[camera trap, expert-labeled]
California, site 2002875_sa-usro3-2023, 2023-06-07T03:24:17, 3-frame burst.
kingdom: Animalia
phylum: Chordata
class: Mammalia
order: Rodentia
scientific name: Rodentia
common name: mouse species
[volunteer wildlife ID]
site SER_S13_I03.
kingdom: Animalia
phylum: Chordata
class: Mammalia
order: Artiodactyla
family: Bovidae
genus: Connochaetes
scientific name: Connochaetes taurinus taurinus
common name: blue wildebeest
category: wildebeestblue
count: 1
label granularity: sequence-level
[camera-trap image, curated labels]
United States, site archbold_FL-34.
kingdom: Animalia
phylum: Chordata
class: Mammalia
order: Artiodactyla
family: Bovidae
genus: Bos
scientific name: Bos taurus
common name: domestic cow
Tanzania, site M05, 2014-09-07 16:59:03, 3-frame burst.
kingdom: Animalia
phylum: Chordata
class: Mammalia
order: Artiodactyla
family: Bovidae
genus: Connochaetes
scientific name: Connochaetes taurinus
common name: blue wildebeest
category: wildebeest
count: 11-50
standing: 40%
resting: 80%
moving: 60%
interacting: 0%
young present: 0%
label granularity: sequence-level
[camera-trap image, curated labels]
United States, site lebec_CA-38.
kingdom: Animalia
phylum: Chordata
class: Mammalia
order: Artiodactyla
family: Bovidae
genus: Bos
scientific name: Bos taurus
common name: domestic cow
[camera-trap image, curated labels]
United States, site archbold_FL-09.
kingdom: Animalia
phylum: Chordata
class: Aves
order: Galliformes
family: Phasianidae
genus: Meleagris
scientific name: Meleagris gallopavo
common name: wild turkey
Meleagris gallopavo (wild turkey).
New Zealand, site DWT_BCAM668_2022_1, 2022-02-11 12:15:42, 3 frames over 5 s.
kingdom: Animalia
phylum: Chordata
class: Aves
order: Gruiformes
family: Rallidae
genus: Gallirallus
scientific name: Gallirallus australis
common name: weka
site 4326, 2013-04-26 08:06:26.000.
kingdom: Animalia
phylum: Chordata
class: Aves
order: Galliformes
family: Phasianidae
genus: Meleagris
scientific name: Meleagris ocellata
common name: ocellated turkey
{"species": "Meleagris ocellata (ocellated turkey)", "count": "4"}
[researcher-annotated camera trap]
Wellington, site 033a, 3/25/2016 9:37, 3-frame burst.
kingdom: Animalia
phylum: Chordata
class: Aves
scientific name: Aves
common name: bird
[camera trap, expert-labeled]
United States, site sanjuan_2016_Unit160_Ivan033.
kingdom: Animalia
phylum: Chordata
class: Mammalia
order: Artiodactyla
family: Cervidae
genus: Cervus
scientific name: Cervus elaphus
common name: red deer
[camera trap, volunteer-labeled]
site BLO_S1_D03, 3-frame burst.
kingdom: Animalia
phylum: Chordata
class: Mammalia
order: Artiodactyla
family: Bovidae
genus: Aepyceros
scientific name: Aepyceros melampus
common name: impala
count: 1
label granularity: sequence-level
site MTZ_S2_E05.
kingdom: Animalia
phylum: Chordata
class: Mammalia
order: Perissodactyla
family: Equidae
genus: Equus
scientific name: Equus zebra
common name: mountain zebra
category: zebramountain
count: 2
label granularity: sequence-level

..........

WHAT YOU WILL DO: In the listing above, show every line with the word "United".

ANSWER SPACE:
United States, site archbold_FL-34.
United States, site lebec_CA-38.
United States, site archbold_FL-09.
United States, site sanjuan_2016_Unit160_Ivan033.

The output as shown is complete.